Update custom schema but mutator didn't work


My Snowplow pipeline is deployed on GCP. And my Iglu server is a static repo hosted on Google Cloud Storage. Recently I met a problem when I wanted to update one of my custom schemas in the Iglu repo. I added a new property in the schema, and uploaded and overwrote it onto GCS with the same name “1-0-0”. Using the same name is because there are already a large amount of data stored with this version, and I didn’t want to lose them. But I found BigQuery Mutator could not help me update the new schema in BigQuery. If I ssh into the VM and use mutator add-column, it will also report an error. So my current solution is to manually update the BigQuery table schema through bq command line. I am not sure whether it is a good practice, or whether it will cause some issues in the future. Is there any suggestion or better practice for such a situation?

Best practice is to never modify a schema once it has been deployed to production and to treat it as immutable. If you need to add new columns you should use schema versioning to increment the version of your schema - and the mutator will then take care of adding a new column for you (it has no capability to alter existing columns).
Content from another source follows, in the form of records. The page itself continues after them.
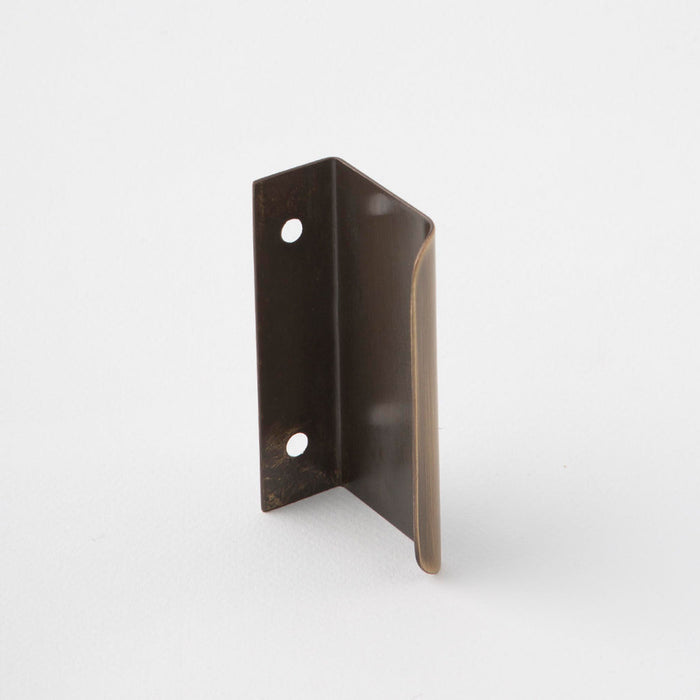 Dark brown tab pull for cabinets. Simple and minimal hardware. Made in Toronto.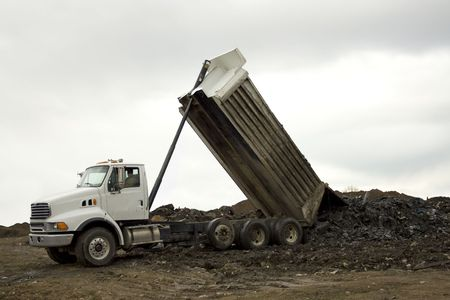 A dump truck unloads its load of waste and dirt on a cloudy day Stock Photo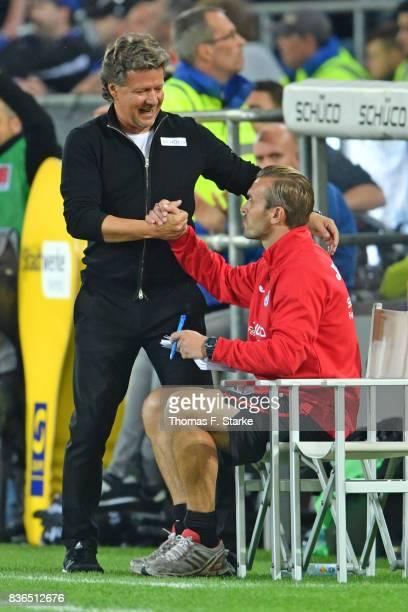 Head coach Jeff Saibene and assistant coach Carsten Rump celebrate during the Second Bundesliga match between DSC Arminia Bielefeld and VfL Bochum...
Thanks, @mike! And another question is, if I add a schema of a new version like upgrading from 1-0-0 to 1-0-1, and I want to move the data of column 1-0-0 to the column 1-0-1 in bigquery table, and then remove the column 1-0-0, is there any convenient way to do this? Or is it a suggested way?

The suggested way is to COALESCE these columns (either at query time or materialisation) as this will preserve the version associated with the event.

If you are using a data model you can just pick the first non-null value.